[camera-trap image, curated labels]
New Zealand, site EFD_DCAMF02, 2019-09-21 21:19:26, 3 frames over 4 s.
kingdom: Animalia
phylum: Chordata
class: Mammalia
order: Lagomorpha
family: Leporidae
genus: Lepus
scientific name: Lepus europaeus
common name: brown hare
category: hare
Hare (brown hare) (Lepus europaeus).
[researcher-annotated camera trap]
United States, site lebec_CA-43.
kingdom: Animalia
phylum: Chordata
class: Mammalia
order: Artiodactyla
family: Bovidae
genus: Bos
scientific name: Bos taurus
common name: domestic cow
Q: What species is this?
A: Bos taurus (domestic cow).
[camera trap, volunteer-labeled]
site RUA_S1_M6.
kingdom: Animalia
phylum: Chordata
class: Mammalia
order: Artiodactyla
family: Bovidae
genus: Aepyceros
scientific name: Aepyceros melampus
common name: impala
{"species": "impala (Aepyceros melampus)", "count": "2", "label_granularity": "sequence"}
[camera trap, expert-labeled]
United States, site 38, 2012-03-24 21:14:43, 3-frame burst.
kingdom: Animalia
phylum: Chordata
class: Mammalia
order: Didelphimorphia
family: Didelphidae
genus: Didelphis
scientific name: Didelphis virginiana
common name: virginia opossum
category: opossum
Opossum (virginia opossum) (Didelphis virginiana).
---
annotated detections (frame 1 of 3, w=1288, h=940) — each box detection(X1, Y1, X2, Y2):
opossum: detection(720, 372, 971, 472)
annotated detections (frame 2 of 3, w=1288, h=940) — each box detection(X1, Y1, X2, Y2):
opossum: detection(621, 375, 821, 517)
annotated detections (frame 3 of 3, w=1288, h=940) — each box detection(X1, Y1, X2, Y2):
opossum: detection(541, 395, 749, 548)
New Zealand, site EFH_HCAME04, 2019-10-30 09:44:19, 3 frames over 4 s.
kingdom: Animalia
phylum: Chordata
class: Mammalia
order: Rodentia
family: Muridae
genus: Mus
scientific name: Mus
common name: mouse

═══

The reply should consist solely of the lines above from the one that has "site RUA_S1_M6." through the one that has "common name: virginia opossum", reproduced exactly.

**SOLUTION BELOW**
site RUA_S1_M6.
kingdom: Animalia
phylum: Chordata
class: Mammalia
order: Artiodactyla
family: Bovidae
genus: Aepyceros
scientific name: Aepyceros melampus
common name: impala
{"species": "impala (Aepyceros melampus)", "count": "2", "label_granularity": "sequence"}
[camera trap, expert-labeled]
United States, site 38, 2012-03-24 21:14:43, 3-frame burst.
kingdom: Animalia
phylum: Chordata
class: Mammalia
order: Didelphimorphia
family: Didelphidae
genus: Didelphis
scientific name: Didelphis virginiana
common name: virginia opossum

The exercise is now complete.